Der Landtierarzt war in Begleitung einer jungen Kleinfamilie mit just in die Welt geschossenem Akademikerkind gekommen. Während der brummig- gutmütige Doktor Mitzi die Eierstöcke entfernte, erfreute sich das junge Menschenpaar nebenan in der Küche bräsig-stolz an der Frucht ihrer Leiber. Meinem Freund wurde das alles zu viel, er ging in den Hinterhof, um mit irrem Blick Holz durch die Kreissäge zu jagen. Er wollte etwas Sinnvolles tun.
Unser Katze ist zu nichts nutze, sie kann nicht mal Mäuse fangen, Mitzi schaut stattdessen lieber Tatort. Jetzt kann sich nicht einmal mehr fortpflanzen, ihre entsprechenden Vorrichtungen liegen nämlich auf dem Komposthaufen. Evolutionär betrachtet ist Mitzi, genau wie mein Freund und ich, ein nutzloser Esser.
Wir werden der Kanzlerin niemals eine Akademikerkind schenken. Warum auch, hätte sie sich ja selbst drum kümmern können, und für die Rente kaufen wir uns ein Stückchen Ackerland in Brandenburg, auf dem man sich dann mit 68 in Ruhe zum Sterben hinlegen kann. Katzen gibt es auf der Welt auch genug, in China werden sie sogar aufgegessen, was ihnen dort wiederum einen hohen Nutzwert garantiert. Evolutionär betrachtet. Genau betrachtet sind wir jedoch, bitte schön, keine nutzlosen Esser.

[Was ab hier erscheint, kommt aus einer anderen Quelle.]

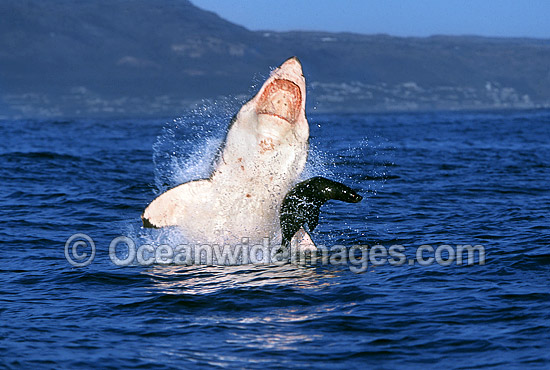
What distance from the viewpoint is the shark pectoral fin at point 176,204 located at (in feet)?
36.3

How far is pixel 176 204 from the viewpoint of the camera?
11.2 m

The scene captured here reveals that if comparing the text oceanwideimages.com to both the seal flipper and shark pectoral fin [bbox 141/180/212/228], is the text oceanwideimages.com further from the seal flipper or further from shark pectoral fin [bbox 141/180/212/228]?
shark pectoral fin [bbox 141/180/212/228]

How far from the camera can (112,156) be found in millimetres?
31766

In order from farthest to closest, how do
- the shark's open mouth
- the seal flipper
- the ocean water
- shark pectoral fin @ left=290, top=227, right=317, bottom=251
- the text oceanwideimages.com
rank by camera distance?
shark pectoral fin @ left=290, top=227, right=317, bottom=251
the text oceanwideimages.com
the shark's open mouth
the seal flipper
the ocean water

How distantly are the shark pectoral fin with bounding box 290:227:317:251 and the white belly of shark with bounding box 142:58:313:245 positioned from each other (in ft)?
0.05

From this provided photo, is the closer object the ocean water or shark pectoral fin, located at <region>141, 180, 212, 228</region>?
the ocean water

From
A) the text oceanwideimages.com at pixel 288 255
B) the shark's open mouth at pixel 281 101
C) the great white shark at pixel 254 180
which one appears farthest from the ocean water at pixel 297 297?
the shark's open mouth at pixel 281 101

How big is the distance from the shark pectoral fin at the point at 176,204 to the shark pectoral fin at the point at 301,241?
4.84 feet

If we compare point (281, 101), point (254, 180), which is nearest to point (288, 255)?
point (254, 180)

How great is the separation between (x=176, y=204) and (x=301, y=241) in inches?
77.9

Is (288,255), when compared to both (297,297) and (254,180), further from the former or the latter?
(297,297)

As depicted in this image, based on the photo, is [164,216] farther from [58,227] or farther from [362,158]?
[362,158]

Im Gegenteil. Neulich zum Beispiel gab es Nudeln mit einer polnischen Tomatensoße der Marke „Pudliszki“.
Mit dem Verzehr dieser „Sos Slodko-Kwasny“ haben wir die Existenz einer in Not geratenen polnischen Arbeiter-Kleinfamilie unterstützt. Ihr Arbeitgeber „Pudliszki“ kann derzeit keine Löhne zahlen, stattdessen dürfen sich die Angestellten aus dem Sortiment bedienen und die Produkte selbst verkaufen. Unser Vorratsschrank ist nun bis oben hin voll mit polnischer Tomatensoße, damit die kleine Maria aus Kostrin ihren Babybrei bekommt.
Man muss was tun, gerade wenn im Nachbarland der Kapitalismus entgleist. Adoptieren geht schließlich, der Union sei Dank, immer noch nicht.
Ja, als evolutionärer Rohrkrepierer muss man sich was einfallen lassen, wenn man seine Existenz in der neobürgerlich-utilitaristischen Welt rechtfertigen möchte. Wir haben uns überlegt, dass wir zum Beispiel zum Frühlingsanfang Blumen verschenken könnten oder kostenlos auf dem Alexanderplatz Schubert-Lieder singen. Ein gottgefälliges Werk!
Wie beruhigend, dass sich unlängst nun doch noch ein winziges evolutionäres Türchen geöffnet hat: Mein Bruder wurde stolzer Vater eines strammen Söhnleins. Wir werden den Kleinen nun freundlich anonkeln, Nepotismus nennt man das: den eigenen Gen-Pool quasi indirekt weitertragen, indem man sich für den Nachwuchs der Geschwister engagiert. Das, was der graubärtige Mann da rauchend in unserem Wohnzimmer gemacht hat, werden wir einfach diskret verschweigen.
Und hoffen, dass weder mein Bruder noch meine Schwägerin die Geschichte von den homosexuellen Flamingos im Zoo, die ihren Hetero-Artgenossen einfach die Eier aus dem Nest gestohlen haben, gelesen haben.